The author has been described by News Ltd as an "iconoclast", "Svengali", a pollie's "economist muse", and "pungently accurate". Fairfax says he is a "Renaissance man" and "one of Australia’s most respected analysts." Stephen Koukoulas concludes that he is "85% right", and "would make a great Opposition leader." Terry McCrann claims the author thinks "‘nuance’ is a trendy village in the south of France", but can be "scintillating" when he thinks "clearly". The ACTU reckons he’s "an enigma wrapped in a Bloomberg terminal, wrapped in some apparently well-honed abs."

Wednesday, June 23, 2010

Dissent at the Bank of England--RBA should follow suit

The Financial Times tells us about monetary policy dissent at the Bank of England, and the first call for a rate rise since August 2008 according to Reuters. Bring on the inflation hawks, I say. I can guarantee you that there are many of the feathered predators over at the RBA, which has been conspicuously hawkish since the ascendancy of Mr Stevens. And rightly so (although the time was emphatically not right back in early 2008)...Price inflation will be a problem whose time eventually comes. Stevens will be proven correct in the long-run. On a related note, our central bank should follow the BoE's lead and release the voting records of individual members for public scrutiny. Now that would truly be some ground-breaking transparency. Go on, Glenn--change the way we do business:

"The Governor invited the Committee to vote on the proposition that:

*Bank Rate should be maintained at 0.5%;

*The Bank of England should maintain the stock of asset purchases financed by the issuance of central bank reserves at £200 billion.

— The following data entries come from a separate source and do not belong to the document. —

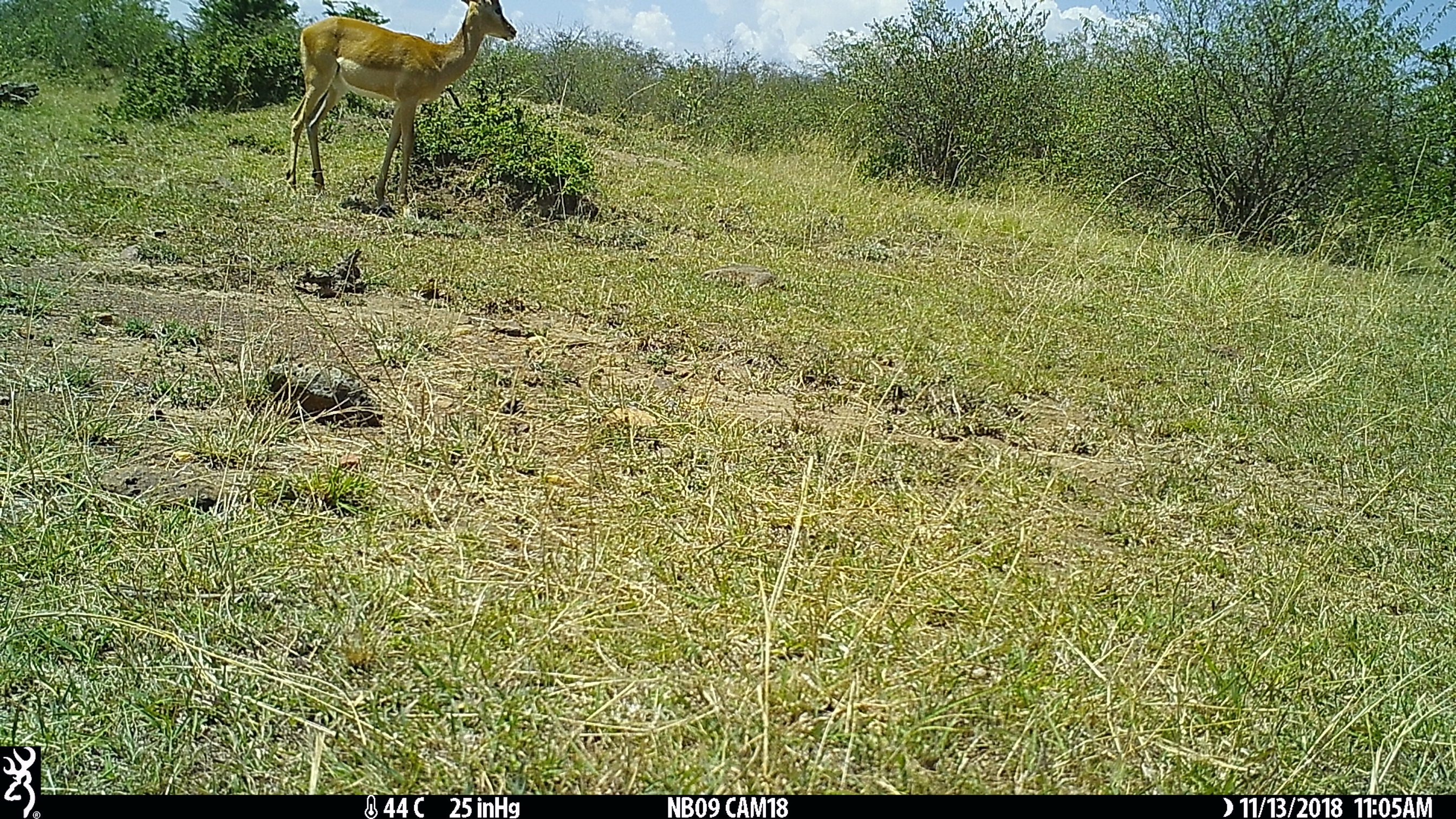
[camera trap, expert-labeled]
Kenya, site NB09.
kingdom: Animalia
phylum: Chordata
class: Mammalia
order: Artiodactyla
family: Bovidae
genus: Aepyceros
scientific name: Aepyceros melampus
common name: impala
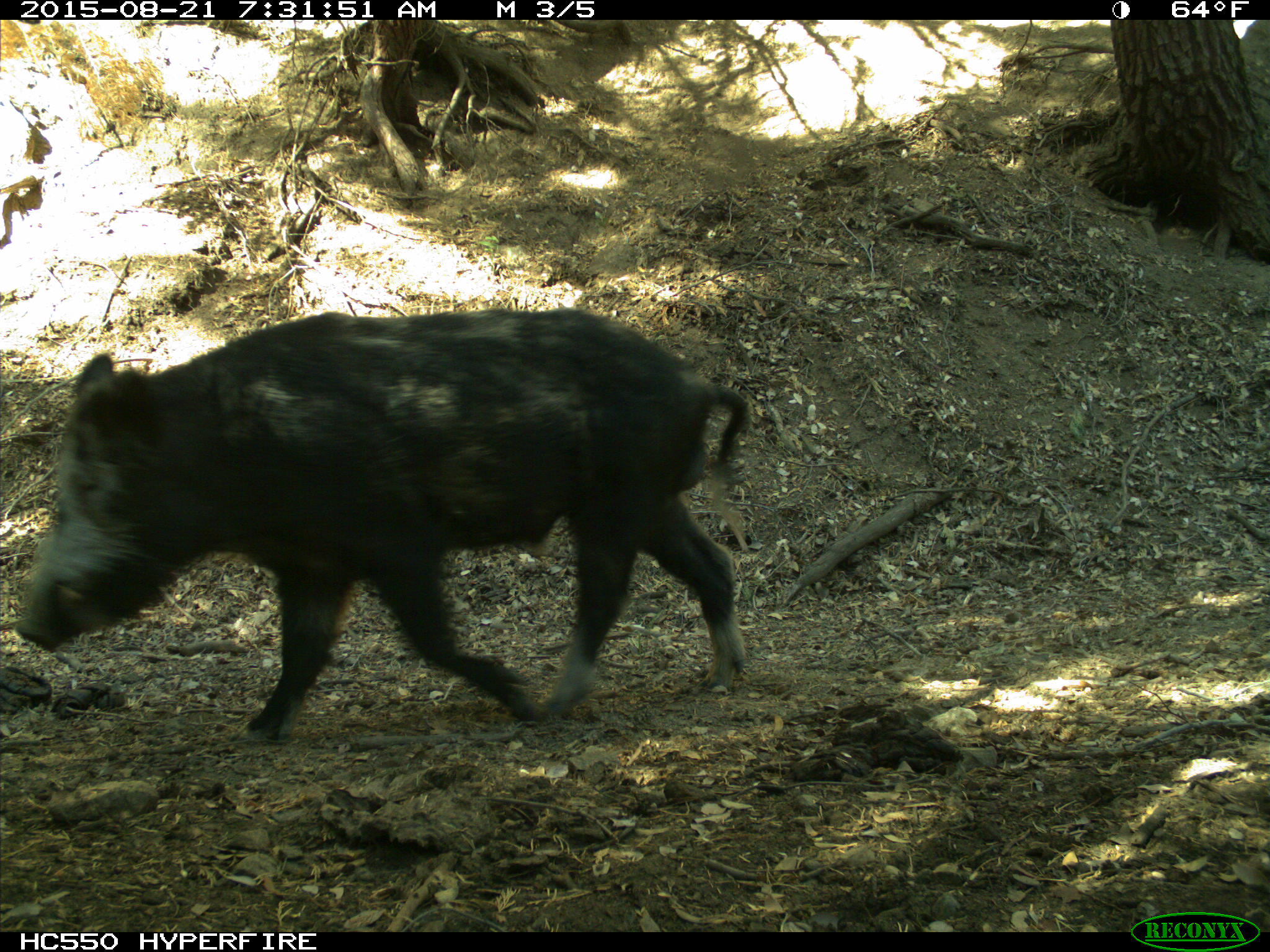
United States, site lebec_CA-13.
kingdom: Animalia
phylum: Chordata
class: Mammalia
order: Artiodactyla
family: Suidae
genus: Sus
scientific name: Sus scrofa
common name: wild boar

Seven members of the Committee (the Governor, Charles Bean, Paul Tucker, Spencer Dale, Paul Fisher, David Miles and Adam Posen) voted in favour of the proposition. Andrew Sentance voted against, preferring an increase in Bank Rate of 25 basis points...

For one member, developments over the past month were consistent with a pattern which had been developing over the past year. Inflation had proved resilient in the aftermath of the recession, casting doubt on the future dampening impact of spare capacity on inflation. Demand had recovered at home and abroad, and the average growth of the main measures of UK nominal demand in recent quarters had been above typical pre-recession rates. Despite current uncertainties, for this member, it was appropriate to begin to withdraw gradually some of the exceptional monetary stimulus provided by the easing in policy in late 2008 and 2009."